[Tasks to carry out]:
**A.** Reproduce, word for word, the part of the bias and fairness walkthrough between "In this Notebook" and "model for bias.", inclusive.
**B.** In the bias and fairness walkthrough, what is the main goal of the project?
**C.** In the paragraph of the bias and fairness walkthrough that begins "You are a data scientist," list every sentence that contains the word "model" or "models."

[Reading passage]:
============================================================

RI Bias and Fairness Lending Classification Walkthrough
You are a data scientist at a Bank. The data science team has been tasked with implementing a binary classification model to predict whether an individual will default on a loan. The primary goal of this project is to test if the model is compliant with financial regulations. Part of this will be testing whether the model is biased against certain protected features. One could imagine such models being used downstream for various purposes, such as loan approval or funding allocation. A biased model could yield disadvantageous outcomes for protected groups. For instance, we may find that an individual with a specific race or race/gender combination causes the model to consistently predict a higher probability of them defaulting, causing a higher rate of loan rejection.
In this Notebook Walkthrough, we will walkthrough our core products of AI Stress Testing and AI Firewall in a Bias and Fairness setting. RIME AI Stress Testing allows you to test the developed model and datasets. With this compliance-focused setting, you will be able to verify your AI model for bias and fairness issues. RIME AI Firewall allows you to continue monitoring your deployed model for bias.

============================================================

[Available data]:
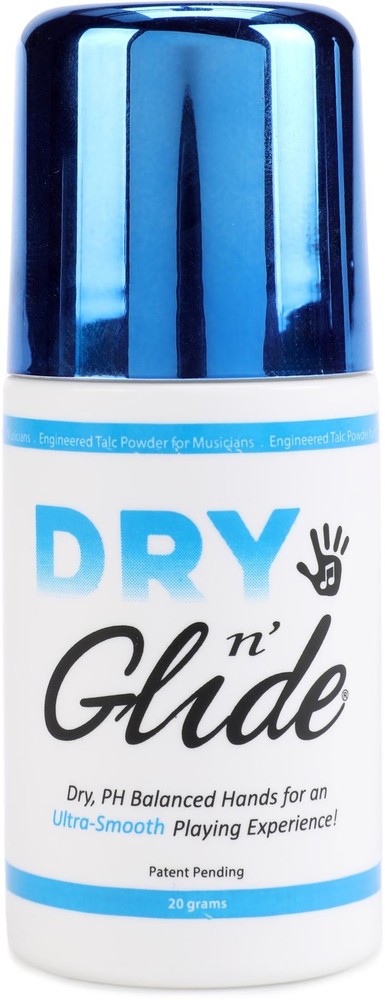 Graph Tech Chops Dry n' Glide Hand Powder (3-pack) Bundle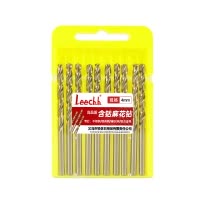 Leecbb 含钴钻头 4mm 根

============================================================

[Task-by-task solutions]:
**A.**
In this Notebook Walkthrough, we will walkthrough our core products of AI Stress Testing and AI Firewall in a Bias and Fairness setting. RIME AI Stress Testing allows you to test the developed model and datasets. With this compliance-focused setting, you will be able to verify your AI model for bias and fairness issues. RIME AI Firewall allows you to continue monitoring your deployed model for bias.

**B.** To test whether the model complies with financial regulations.

**C.**
- The data science team has been tasked with implementing a binary classification model to predict whether an individual will default on a loan.
- The primary goal of this project is to test if the model is compliant with financial regulations.
- Part of this will be testing whether the model is biased against certain protected features.
- One could imagine such models being used downstream for various purposes, such as loan approval or funding allocation.
- A biased model could yield disadvantageous outcomes for protected groups.
- For instance, we may find that an individual with a specific race or race/gender combination causes the model to consistently predict a higher probability of them defaulting, causing a higher rate of loan rejection.